Overall, I can’t say I agree with the idea of the “Cult of the Amateur” by Andrew Keen, a book with the humble subtitle “How Internet Is Killing Our culture.” I don’t think the internet is killing our culture (we were doing fine on our own). I don’t feel a read-write culture is necessarily bad, though he does. I’m not worried over remixes. He did cleverly hit on the idea that some undermining of jobs could have vast economic impact. But in the end, his concern that amateurs of one stripe or another are unfairly lionized and squeeze out/exploit/ignore “real” talent was an important point, but also one he missed at the same time.
So I think he’s right and wrong. Let me clarify.
The Cult of the Amateur (a phrase I do like even if I disagree with Ken) has been with us a lot and is with us today, Internet aside. It’s risen again and again in America, often as a kind of anti-Intellectualism. It’s the idea that, someone with inexperience may be more valuable than someone regarded as an appropriate authority. It doesn’t take much to find it, from politicians who claim they’re outsiders to “from nowhere” stories of authors and actors. We kind of like the idea of the Amateur Rising, whose sheer purity and lack of knowledge somehow elevates them.
It’s always been with us. The internet just kind of catalyzed it and let it make cat videos.
What Keen seem to long for, and many of us do (even if we don’t admit it) is to see proper Authority recognized. We want people who know what they’re doing. We want people who have authority to do what they do. We want to know the people doing important things are the right people. We want the anointed to be there.
The problem is that Authority is also abusable and doesn’t necessarily mean competence. It doesn’t take much effort to look at some pundits and journalists who are clearly out of touch, churning out the same columns. It’s in academia that’s inbred idea-wise. It’s “authorities” in the corporate world who crash economies despite being supposedly so Authoritative.
The Cult of the Authority is, in a way, as damaging as the Cult of the Amateur. I’ll go as far as to say they also create and support each other. How many people who came from nowhere as Amateurs become Authorities (just as many “reforimist” politicians end up loving political pork they were supposedly going to fight)? The Amateur and the Authority fight with each other, and blend into each other at the same time.
For those of us navigating the career world, the creative world, and the real world, this is kind of a pain. On one end we’ve got people who think their half-baked novel is the next Shakespeare, and on the other moribund game companies who are really sure that we need Call Of Brothers In Arms II: Brother Harder, the rise of Mecha-Hitler.
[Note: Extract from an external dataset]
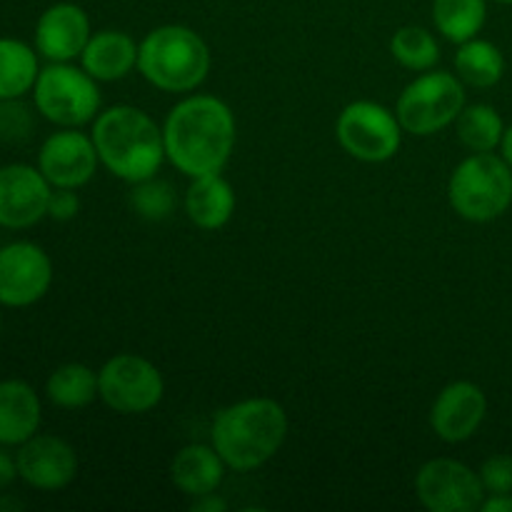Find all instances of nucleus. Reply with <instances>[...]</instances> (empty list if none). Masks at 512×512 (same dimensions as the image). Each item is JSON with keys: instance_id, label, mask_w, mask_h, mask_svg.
Wrapping results in <instances>:
<instances>
[{"instance_id": "9b49d317", "label": "nucleus", "mask_w": 512, "mask_h": 512, "mask_svg": "<svg viewBox=\"0 0 512 512\" xmlns=\"http://www.w3.org/2000/svg\"><path fill=\"white\" fill-rule=\"evenodd\" d=\"M53 283V263L40 245L15 240L0 248V305L28 308L45 298Z\"/></svg>"}, {"instance_id": "2eb2a0df", "label": "nucleus", "mask_w": 512, "mask_h": 512, "mask_svg": "<svg viewBox=\"0 0 512 512\" xmlns=\"http://www.w3.org/2000/svg\"><path fill=\"white\" fill-rule=\"evenodd\" d=\"M488 415V398L483 388L470 380L445 385L430 408V428L443 443H465L473 438Z\"/></svg>"}, {"instance_id": "ddd939ff", "label": "nucleus", "mask_w": 512, "mask_h": 512, "mask_svg": "<svg viewBox=\"0 0 512 512\" xmlns=\"http://www.w3.org/2000/svg\"><path fill=\"white\" fill-rule=\"evenodd\" d=\"M53 185L38 168L10 163L0 168V228L23 230L48 215Z\"/></svg>"}, {"instance_id": "5701e85b", "label": "nucleus", "mask_w": 512, "mask_h": 512, "mask_svg": "<svg viewBox=\"0 0 512 512\" xmlns=\"http://www.w3.org/2000/svg\"><path fill=\"white\" fill-rule=\"evenodd\" d=\"M45 395L55 408L80 410L98 398V373L83 363H65L50 373Z\"/></svg>"}, {"instance_id": "393cba45", "label": "nucleus", "mask_w": 512, "mask_h": 512, "mask_svg": "<svg viewBox=\"0 0 512 512\" xmlns=\"http://www.w3.org/2000/svg\"><path fill=\"white\" fill-rule=\"evenodd\" d=\"M460 143L473 153H493L500 148L505 135V123L498 110L488 103L465 105L463 113L455 120Z\"/></svg>"}, {"instance_id": "cd10ccee", "label": "nucleus", "mask_w": 512, "mask_h": 512, "mask_svg": "<svg viewBox=\"0 0 512 512\" xmlns=\"http://www.w3.org/2000/svg\"><path fill=\"white\" fill-rule=\"evenodd\" d=\"M478 475L488 495L512 493V455L508 453L490 455V458L480 465Z\"/></svg>"}, {"instance_id": "72a5a7b5", "label": "nucleus", "mask_w": 512, "mask_h": 512, "mask_svg": "<svg viewBox=\"0 0 512 512\" xmlns=\"http://www.w3.org/2000/svg\"><path fill=\"white\" fill-rule=\"evenodd\" d=\"M20 508H23V503H20V500L5 498V495L0 493V510H20Z\"/></svg>"}, {"instance_id": "6ab92c4d", "label": "nucleus", "mask_w": 512, "mask_h": 512, "mask_svg": "<svg viewBox=\"0 0 512 512\" xmlns=\"http://www.w3.org/2000/svg\"><path fill=\"white\" fill-rule=\"evenodd\" d=\"M225 460L213 445H185L170 463V480L188 498L215 493L225 480Z\"/></svg>"}, {"instance_id": "a211bd4d", "label": "nucleus", "mask_w": 512, "mask_h": 512, "mask_svg": "<svg viewBox=\"0 0 512 512\" xmlns=\"http://www.w3.org/2000/svg\"><path fill=\"white\" fill-rule=\"evenodd\" d=\"M43 420V405L25 380H0V445L18 448L33 438Z\"/></svg>"}, {"instance_id": "dca6fc26", "label": "nucleus", "mask_w": 512, "mask_h": 512, "mask_svg": "<svg viewBox=\"0 0 512 512\" xmlns=\"http://www.w3.org/2000/svg\"><path fill=\"white\" fill-rule=\"evenodd\" d=\"M90 35V18L80 5L55 3L40 13L33 40L35 50L50 63H70L83 55Z\"/></svg>"}, {"instance_id": "6e6552de", "label": "nucleus", "mask_w": 512, "mask_h": 512, "mask_svg": "<svg viewBox=\"0 0 512 512\" xmlns=\"http://www.w3.org/2000/svg\"><path fill=\"white\" fill-rule=\"evenodd\" d=\"M335 138L350 158L363 163H385L395 158L403 145V125L385 105L355 100L338 115Z\"/></svg>"}, {"instance_id": "9d476101", "label": "nucleus", "mask_w": 512, "mask_h": 512, "mask_svg": "<svg viewBox=\"0 0 512 512\" xmlns=\"http://www.w3.org/2000/svg\"><path fill=\"white\" fill-rule=\"evenodd\" d=\"M415 495L430 512H475L488 493L473 468L453 458H435L415 475Z\"/></svg>"}, {"instance_id": "412c9836", "label": "nucleus", "mask_w": 512, "mask_h": 512, "mask_svg": "<svg viewBox=\"0 0 512 512\" xmlns=\"http://www.w3.org/2000/svg\"><path fill=\"white\" fill-rule=\"evenodd\" d=\"M38 50L15 38H0V100H20L38 80Z\"/></svg>"}, {"instance_id": "20e7f679", "label": "nucleus", "mask_w": 512, "mask_h": 512, "mask_svg": "<svg viewBox=\"0 0 512 512\" xmlns=\"http://www.w3.org/2000/svg\"><path fill=\"white\" fill-rule=\"evenodd\" d=\"M138 70L165 93H190L210 73V48L188 25L153 28L138 48Z\"/></svg>"}, {"instance_id": "f8f14e48", "label": "nucleus", "mask_w": 512, "mask_h": 512, "mask_svg": "<svg viewBox=\"0 0 512 512\" xmlns=\"http://www.w3.org/2000/svg\"><path fill=\"white\" fill-rule=\"evenodd\" d=\"M98 163L93 135L80 133L78 128H60L48 135L38 153V170L53 188H83L93 180Z\"/></svg>"}, {"instance_id": "4468645a", "label": "nucleus", "mask_w": 512, "mask_h": 512, "mask_svg": "<svg viewBox=\"0 0 512 512\" xmlns=\"http://www.w3.org/2000/svg\"><path fill=\"white\" fill-rule=\"evenodd\" d=\"M18 475L30 488L55 493L68 488L78 475V455L68 440L58 435H38L18 445Z\"/></svg>"}, {"instance_id": "4be33fe9", "label": "nucleus", "mask_w": 512, "mask_h": 512, "mask_svg": "<svg viewBox=\"0 0 512 512\" xmlns=\"http://www.w3.org/2000/svg\"><path fill=\"white\" fill-rule=\"evenodd\" d=\"M455 70H458V78L470 88H493L505 75V55L490 40L473 38L468 43H460L455 53Z\"/></svg>"}, {"instance_id": "aec40b11", "label": "nucleus", "mask_w": 512, "mask_h": 512, "mask_svg": "<svg viewBox=\"0 0 512 512\" xmlns=\"http://www.w3.org/2000/svg\"><path fill=\"white\" fill-rule=\"evenodd\" d=\"M185 213L190 223L203 230H218L235 213V190L220 173L190 178L185 190Z\"/></svg>"}, {"instance_id": "a878e982", "label": "nucleus", "mask_w": 512, "mask_h": 512, "mask_svg": "<svg viewBox=\"0 0 512 512\" xmlns=\"http://www.w3.org/2000/svg\"><path fill=\"white\" fill-rule=\"evenodd\" d=\"M390 53L403 68L413 70V73H425V70H433L438 65L440 45L428 28L403 25L390 38Z\"/></svg>"}, {"instance_id": "b1692460", "label": "nucleus", "mask_w": 512, "mask_h": 512, "mask_svg": "<svg viewBox=\"0 0 512 512\" xmlns=\"http://www.w3.org/2000/svg\"><path fill=\"white\" fill-rule=\"evenodd\" d=\"M488 20V0H433V23L450 43L478 38Z\"/></svg>"}, {"instance_id": "1a4fd4ad", "label": "nucleus", "mask_w": 512, "mask_h": 512, "mask_svg": "<svg viewBox=\"0 0 512 512\" xmlns=\"http://www.w3.org/2000/svg\"><path fill=\"white\" fill-rule=\"evenodd\" d=\"M163 395V373L143 355L118 353L98 370V398L118 415L148 413Z\"/></svg>"}, {"instance_id": "0eeeda50", "label": "nucleus", "mask_w": 512, "mask_h": 512, "mask_svg": "<svg viewBox=\"0 0 512 512\" xmlns=\"http://www.w3.org/2000/svg\"><path fill=\"white\" fill-rule=\"evenodd\" d=\"M458 75L448 70H425L400 93L398 115L405 133L428 135L440 133L458 120L465 108V88Z\"/></svg>"}, {"instance_id": "2f4dec72", "label": "nucleus", "mask_w": 512, "mask_h": 512, "mask_svg": "<svg viewBox=\"0 0 512 512\" xmlns=\"http://www.w3.org/2000/svg\"><path fill=\"white\" fill-rule=\"evenodd\" d=\"M483 512H512V493H500V495H485Z\"/></svg>"}, {"instance_id": "c756f323", "label": "nucleus", "mask_w": 512, "mask_h": 512, "mask_svg": "<svg viewBox=\"0 0 512 512\" xmlns=\"http://www.w3.org/2000/svg\"><path fill=\"white\" fill-rule=\"evenodd\" d=\"M18 478L20 475H18V463H15V458L10 453H5V450H0V493L8 490Z\"/></svg>"}, {"instance_id": "473e14b6", "label": "nucleus", "mask_w": 512, "mask_h": 512, "mask_svg": "<svg viewBox=\"0 0 512 512\" xmlns=\"http://www.w3.org/2000/svg\"><path fill=\"white\" fill-rule=\"evenodd\" d=\"M500 153H503L505 163L512 168V125L505 128V135H503V143H500Z\"/></svg>"}, {"instance_id": "7c9ffc66", "label": "nucleus", "mask_w": 512, "mask_h": 512, "mask_svg": "<svg viewBox=\"0 0 512 512\" xmlns=\"http://www.w3.org/2000/svg\"><path fill=\"white\" fill-rule=\"evenodd\" d=\"M195 512H225L228 510V503L220 498L218 493L200 495V498H193V505H190Z\"/></svg>"}, {"instance_id": "c85d7f7f", "label": "nucleus", "mask_w": 512, "mask_h": 512, "mask_svg": "<svg viewBox=\"0 0 512 512\" xmlns=\"http://www.w3.org/2000/svg\"><path fill=\"white\" fill-rule=\"evenodd\" d=\"M80 213V198L75 195L73 188H55L48 200V218L65 223L73 220Z\"/></svg>"}, {"instance_id": "bb28decb", "label": "nucleus", "mask_w": 512, "mask_h": 512, "mask_svg": "<svg viewBox=\"0 0 512 512\" xmlns=\"http://www.w3.org/2000/svg\"><path fill=\"white\" fill-rule=\"evenodd\" d=\"M175 203H178L175 188L158 175L133 183V190H130V208L135 210V215L150 220V223L168 220L173 215Z\"/></svg>"}, {"instance_id": "39448f33", "label": "nucleus", "mask_w": 512, "mask_h": 512, "mask_svg": "<svg viewBox=\"0 0 512 512\" xmlns=\"http://www.w3.org/2000/svg\"><path fill=\"white\" fill-rule=\"evenodd\" d=\"M450 208L470 223H490L512 205V168L503 155L473 153L448 180Z\"/></svg>"}, {"instance_id": "423d86ee", "label": "nucleus", "mask_w": 512, "mask_h": 512, "mask_svg": "<svg viewBox=\"0 0 512 512\" xmlns=\"http://www.w3.org/2000/svg\"><path fill=\"white\" fill-rule=\"evenodd\" d=\"M33 103L38 113L58 128H80L100 113L98 80L85 68L50 63L35 80Z\"/></svg>"}, {"instance_id": "f704fd0d", "label": "nucleus", "mask_w": 512, "mask_h": 512, "mask_svg": "<svg viewBox=\"0 0 512 512\" xmlns=\"http://www.w3.org/2000/svg\"><path fill=\"white\" fill-rule=\"evenodd\" d=\"M495 3H503V5H512V0H495Z\"/></svg>"}, {"instance_id": "f257e3e1", "label": "nucleus", "mask_w": 512, "mask_h": 512, "mask_svg": "<svg viewBox=\"0 0 512 512\" xmlns=\"http://www.w3.org/2000/svg\"><path fill=\"white\" fill-rule=\"evenodd\" d=\"M163 140L165 158L188 178L223 173L238 140L235 115L215 95H190L168 113Z\"/></svg>"}, {"instance_id": "7ed1b4c3", "label": "nucleus", "mask_w": 512, "mask_h": 512, "mask_svg": "<svg viewBox=\"0 0 512 512\" xmlns=\"http://www.w3.org/2000/svg\"><path fill=\"white\" fill-rule=\"evenodd\" d=\"M90 135L100 163L130 185L158 175L165 160L163 128L135 105H113L98 113Z\"/></svg>"}, {"instance_id": "f03ea898", "label": "nucleus", "mask_w": 512, "mask_h": 512, "mask_svg": "<svg viewBox=\"0 0 512 512\" xmlns=\"http://www.w3.org/2000/svg\"><path fill=\"white\" fill-rule=\"evenodd\" d=\"M288 438V413L273 398H248L220 410L210 443L230 470H255L273 460Z\"/></svg>"}, {"instance_id": "f3484780", "label": "nucleus", "mask_w": 512, "mask_h": 512, "mask_svg": "<svg viewBox=\"0 0 512 512\" xmlns=\"http://www.w3.org/2000/svg\"><path fill=\"white\" fill-rule=\"evenodd\" d=\"M138 48L133 35L125 30H98L90 35L80 65L93 75L98 83H115L138 68Z\"/></svg>"}]
</instances>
I could even go into politics, but it’d just depress you.
What we really need, to be slightly sarcastic, is more emphasis on a Cult of the Expert.
We need to emphasise, respect, seek, promote, and become people whose skills are validated (and not just because they got a big advance on their next cookie cutter novel or another adjective in their title). The Cult of the Expert as it were is about looking for people who proved they can do something. Not anoited from On High by out-of-touch Authorities. Not rising from obscurity declaring themselves so special because they’re an Amateur. Experts are people who put their money where their mouth is and get the results they say they’ll get (without us messing with their results).
So when you pick role models – and you have and will – look for Experts. Real experts. People to respect for succeeding by really doing something, not riding a wave or being anointed by someone equally clueless. People who are proven.
Be an expert. Just like in school, show your work, so you can get the job, teach the class, help others. Show results. You’ll be an important role model to others.
Push for expertise. In hiring, hire people with real certifications. Get training for your employees. Help people find classes. Show your friends and colleagues how to get results and make people aware of them.
We don’t need to worship Amateurs for being Amateurs, or the Authorities for just being declared Authorities. We need to seek and become Experts.
And as a final note, don’t be too harsh on those who fell into the Cult of the Amateur or the Cult of the Authority. It happens. It’s happened to me, and it’s happened to you. We can just work to get out of that trap.